(Philadelphia) — Intervention by peer mentors has a statistically significant effect on improving glucose control in African American veterans with diabetes, according to a study by researchers at the Perelman School of Medicine at the University of Pennsylvania and the Philadelphia VA Center for Health Equity Research and Promotion (CHERP). Full results of the study were published in the March 20th issue of the Annals of Internal Medicine.
In the study 118 African American veterans aged 50-70 years old with persistently poor diabetes control were randomly assigned to three groups: those receiving their usual care (the control group for the study), those receiving peer mentoring, and those offered financial incentives if their glucose control improved. Mentors were matched with the diabetes patients according to sex and age.
“Our goal was to determine whether peer mentors or financial incentives would help African American veterans improve their glycosylated hemoglobin levels (HbA1c) — a marker of diabetes control — better than conventional care,” said Judith A. Long, MD, associate professor of Medicine in the Department of General Internal Medicine at the Perelman School of Medicine, and lead author of the study. “We performed this study in an African American population because African Americans have higher rates of diabetes and more complications resulting from the disease than other populations.”
Diabetes patients receiving their usual care were notified of their starting levels and recommended goals for HbA1c. Those in the mentor group were assigned mentors who previously had poor glycemic control but now had good control. Mentors participated in hour-long one-on-one training, including motivational interviewing techniques, and were informed that they would receive $20 per month if the diabetes patient confirmed that they had talked at least once a week. Those in the financial incentive group were told they would earn $100 if their HbA1c dropped by one point and $200 if it dropped by two points or to a level of 6.5%.
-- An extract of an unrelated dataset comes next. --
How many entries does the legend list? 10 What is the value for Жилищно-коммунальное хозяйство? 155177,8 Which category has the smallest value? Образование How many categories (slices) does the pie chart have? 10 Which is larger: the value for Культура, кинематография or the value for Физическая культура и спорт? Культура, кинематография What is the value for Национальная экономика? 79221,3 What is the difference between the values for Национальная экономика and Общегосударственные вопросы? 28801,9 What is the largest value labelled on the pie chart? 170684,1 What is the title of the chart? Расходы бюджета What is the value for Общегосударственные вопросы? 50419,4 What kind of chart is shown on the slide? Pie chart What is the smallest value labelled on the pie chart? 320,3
In the six-month study, intervention by the peer mentors had a statistically significant effect in improving glucose control. On average, diabetes patients in the mentor group saw their HbA1c drop by approximately one percent (from 9.8 to 8.7). HbA1c levels in the financial incentive group dropped from 9.5 to 9.1, while the control group saw the smallest change (from 9.9 to 9.8).
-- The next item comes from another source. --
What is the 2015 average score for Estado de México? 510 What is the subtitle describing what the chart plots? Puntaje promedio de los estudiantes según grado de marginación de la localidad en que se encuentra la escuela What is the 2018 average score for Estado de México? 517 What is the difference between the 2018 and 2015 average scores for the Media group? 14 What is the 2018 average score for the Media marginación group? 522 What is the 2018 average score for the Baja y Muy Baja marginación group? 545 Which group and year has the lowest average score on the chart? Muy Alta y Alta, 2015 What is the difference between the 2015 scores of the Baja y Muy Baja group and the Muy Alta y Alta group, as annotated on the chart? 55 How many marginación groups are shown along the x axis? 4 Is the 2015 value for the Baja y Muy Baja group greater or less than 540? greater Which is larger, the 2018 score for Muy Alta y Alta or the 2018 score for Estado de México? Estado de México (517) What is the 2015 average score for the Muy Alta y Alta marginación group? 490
The authors of the study note that several factors may have contributed to the success of the peer mentor intervention. First, those in the mentor group may have benefited from a culture of camaraderie among the veteran participants. Second, social altruism may be a powerful motivator if patients are provided with a mechanism to help each other. Third, a history of mistreatment and distrust in the health care system may make peer support particularly effective for minorities. Finally, mentors were given $20 to talk to the patients at least four times per month. This financial incentive may have motivated mentors to call more frequently.
Previous studies have shown that social support can improve diabetes self-management behaviors, such as adhering to medication, diet, exercise, and blood glucose monitoring. However, these studies generally involved nurse phone calls or home visits from community health workers, which require expensive professional or semi-professional staff members. In addition, support from families and friends is often not a viable alternative because many high-risk patients are socially isolated, while others may not want to engage relatives or friends in discussions about their medical problems. Finding family members and friends who are able to assume caretaker roles is also often a challenge for many patients.
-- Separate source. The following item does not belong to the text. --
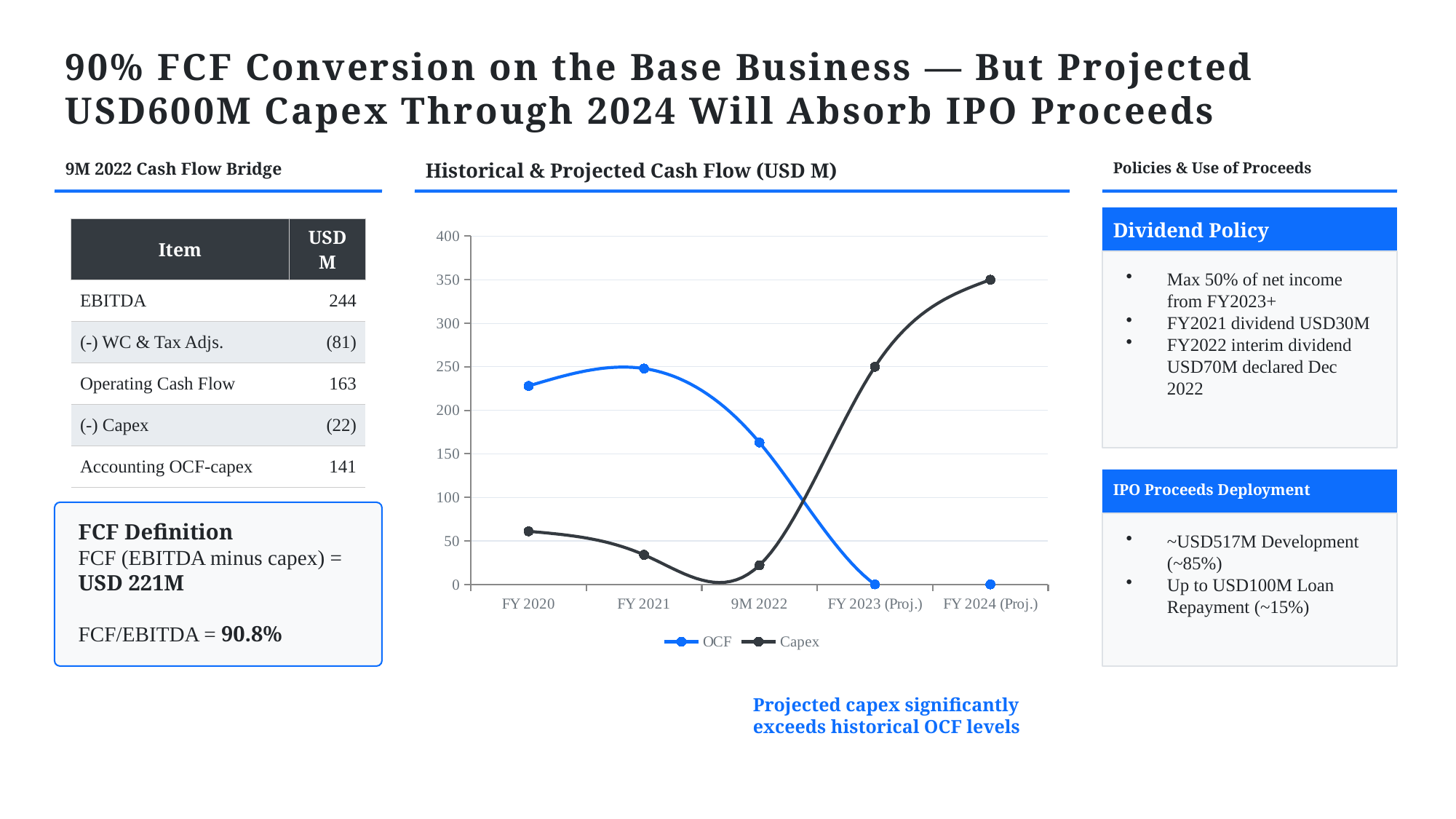
In the 'Historical & Projected Cash Flow (USD M)' chart, does the Capex line rise or fall from 9M 2022 to FY 2024 (Proj.)? rise In the 'Historical & Projected Cash Flow (USD M)' chart, is the OCF value for FY 2020 greater or less than 200? greater In the 'Historical & Projected Cash Flow (USD M)' chart, which is larger for 9M 2022: OCF or Capex? OCF How many periods are shown on the x axis of the 'Historical & Projected Cash Flow (USD M)' chart? 5 In the 'Historical & Projected Cash Flow (USD M)' chart, what is the Capex value for FY 2023 (Proj.)? 250 How many series does the legend of the 'Historical & Projected Cash Flow (USD M)' chart list? 2 In the 'Historical & Projected Cash Flow (USD M)' chart, what is the OCF value for FY 2024 (Proj.)? 0 In the 'Historical & Projected Cash Flow (USD M)' chart, what is the Capex value for FY 2024 (Proj.)? 350 What type of chart is shown under 'Historical & Projected Cash Flow (USD M)'? line chart In the 'Historical & Projected Cash Flow (USD M)' chart, which period has the highest Capex value? FY 2024 (Proj.) In the 'Historical & Projected Cash Flow (USD M)' chart, which period has the highest OCF value? FY 2021 In the 'Historical & Projected Cash Flow (USD M)' chart, is the Capex value for FY 2021 greater or less than 50? less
“Our study raises the possibility that a more informal, flexible means of providing one-on-one peer support through peer coaches or mentors could potentially provide larger benefits at low cost,” said Kevin G. Volpp, MD, professor of Medicine and Health Care Management and director of the Center for Health Incentives and Behavioral Economics at the University of Pennsylvania, and the principal investigator on the grant that funded the study.
In addition to Long and Volpp, co-authors are Erica C. Jahnle from Penn, Diane M. Richardson from the Philadelphia VA CHERP, as well as George Loewenstein, from Carnegie Mellon University. Funding for this project was supported by the Penn-CMU Roybal Center on Behavioral Economics and Health, funded by the National Institute on Aging.
Penn Medicine is one of the world’s leading academic medical centers, dedicated to the related missions of medical education, biomedical research, and excellence in patient care. Penn Medicine consists of the Raymond and Ruth Perelman School of Medicine at the University of Pennsylvania (founded in 1765 as the nation’s first medical school) and the University of Pennsylvania Health System, which together form a $4.3 billion enterprise.
The Perelman School of Medicine is currently ranked #2 in U.S. News & World Report’s survey of research-oriented medical schools. The School is consistently among the nation’s top recipients of funding from the National Institutes of Health, with $479.3 million awarded in the 2011 fiscal year.
The University of Pennsylvania Health System’s patient care facilities include: The Hospital of the University of Pennsylvania — recognized as one of the nation’s top 10 hospitals by U.S. News & World Report; Penn Presbyterian Medical Center; and Pennsylvania Hospital — the nation’s first hospital, founded in 1751. Penn Medicine also includes additional patient care facilities and services throughout the Philadelphia region.
Penn Medicine is committed to improving lives and health through a variety of community-based programs and activities. In fiscal year 2011, Penn Medicine provided $854 million to benefit our community.